**WORK TO BE COMPLETED**.
Nothing other than the lines from the one containing "class: Mammalia" through the last line of the data below should be output, each reproduced exactly.
------ RECORDED DATA ------
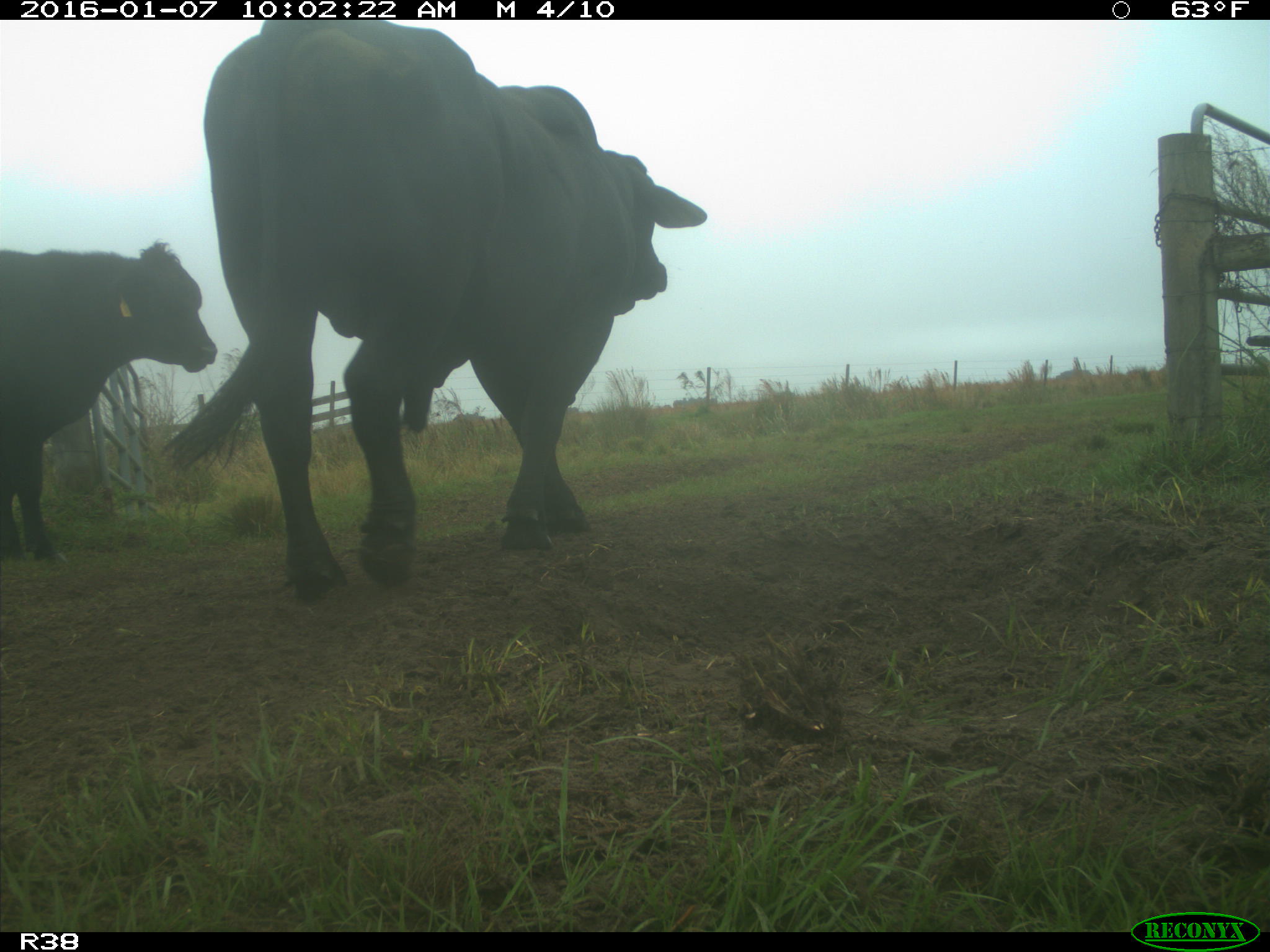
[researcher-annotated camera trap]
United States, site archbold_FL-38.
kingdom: Animalia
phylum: Chordata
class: Mammalia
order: Artiodactyla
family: Bovidae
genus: Bos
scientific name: Bos taurus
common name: domestic cow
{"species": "Bos taurus (domestic cow)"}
------
**EXPECTED ANSWER**.
class: Mammalia
order: Artiodactyla
family: Bovidae
genus: Bos
scientific name: Bos taurus
common name: domestic cow
{"species": "Bos taurus (domestic cow)"}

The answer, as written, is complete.